History Of Public Speaking

Let's look at a very brief history of public speaking because it can help with the first two of our dynamic trio, and might even inspire you to do the third:

  • Understand It
  • Love It
  • Practice It

Ancient Beginnings

It seems like the history of public speaking starts nearly 2,500 years ago in Ancient Greece with a guy called Gorgias. He was a Sophist ('wise man') which in those days meant an itinerant intellectual who taught classes in philosophy and rhetoric (persuasive speaking). He was obviously highly skilled and probably the first person to propose that rhetoric was important - he actually thought it was the most important of all subjects. He did well financially for himself and supposedly lived to be more than 100! Not bad in those days.

In either 385 or 382 BC Demosthenes is born. He becomes regarded as the greatest orator of the Ancient World, and by some as the greatest orator of all time. Unfortunately he committed suicide when it looked like he'd be captured and killed by his political enemies. He made a stirring speech just before the poison took hold though!

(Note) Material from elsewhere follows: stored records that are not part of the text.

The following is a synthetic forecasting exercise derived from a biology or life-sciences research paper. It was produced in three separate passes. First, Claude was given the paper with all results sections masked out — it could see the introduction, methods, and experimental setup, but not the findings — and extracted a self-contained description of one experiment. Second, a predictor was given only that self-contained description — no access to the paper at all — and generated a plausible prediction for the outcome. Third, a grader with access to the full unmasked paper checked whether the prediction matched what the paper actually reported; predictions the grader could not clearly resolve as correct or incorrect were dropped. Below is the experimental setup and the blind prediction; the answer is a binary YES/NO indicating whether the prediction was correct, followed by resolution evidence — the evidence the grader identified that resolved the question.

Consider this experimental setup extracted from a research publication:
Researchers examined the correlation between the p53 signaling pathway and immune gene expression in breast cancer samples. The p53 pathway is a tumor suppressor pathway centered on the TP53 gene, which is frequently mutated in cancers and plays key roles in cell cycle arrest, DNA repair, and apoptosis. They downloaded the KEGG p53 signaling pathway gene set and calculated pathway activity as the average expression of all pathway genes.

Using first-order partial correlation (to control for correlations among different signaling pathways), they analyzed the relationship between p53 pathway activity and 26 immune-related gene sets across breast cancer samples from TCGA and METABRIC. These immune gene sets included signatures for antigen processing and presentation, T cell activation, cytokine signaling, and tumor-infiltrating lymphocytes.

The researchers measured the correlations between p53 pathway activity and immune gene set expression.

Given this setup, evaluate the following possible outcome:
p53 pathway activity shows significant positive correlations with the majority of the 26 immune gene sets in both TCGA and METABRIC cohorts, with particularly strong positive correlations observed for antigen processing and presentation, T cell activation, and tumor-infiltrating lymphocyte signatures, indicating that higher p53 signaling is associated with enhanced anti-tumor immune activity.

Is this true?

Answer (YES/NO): YES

In 332 BC Aristotle publishes his Rhetoric which is regarded as the greatest work on the subject ever written. He set out to systematically explain the science and art of persuasive speech. He also said that Rhetoric was one of the three parts of Philosophy - along with Logic and Dialectic.

In 106 BC Marcus Tullius Cicero is born. A Roman lawyer and politician who competes in some people's mind as the greatest orator in the history of public speaking! Wrote his masterpiece On The Oratorwhich has some enduring principles that still help people speak persuasively and well.

43 BC Cicero assassinated. Don't get worried. This is unlikely to happen to you when you speak in public.

93 AD Quintillian writes Institutio Oratoria, a textbook on rhetoric which, along with Aristotle and Cicero's works, stands as one of the greatest works on the subject from the Ancient World. In fact it was so good it was used until Shakepseare's time - you'd be happy if your textbook lasted more than 1500 years!

Middle Ages

1588 Queen Elizabeth I of England addresses her troops just before the battle against the Spanish Armada, the huge fleet sent by Phillip of Spain to invade and conquer the English. A brilliant stirring speech that may have helped, who knows? The Brits won.

The Modern Era

1863 Nov 19 Abraham Lincoln delivers 'The Gettysburg Address'. The most famous, really short speech in history?

1940 June 4 Winston Churchill tells the House Of Commons and the British people that, among other things 'we shall fight them on the beaches...we shall never surrender'

1950 Kenneth Burke publishes A Rhetoric Of Motives which is probably the greatest work on the subject in the last hundred years or so.

1961 John F Kennedy asks not what your country can do for you...

1963 Martin Luther King delivers "I have a dream' speech.

2009 Barack Obama delivers his inaugration speech in front of a crowd of 1.8 million.

How will you add to this illustrious tradition?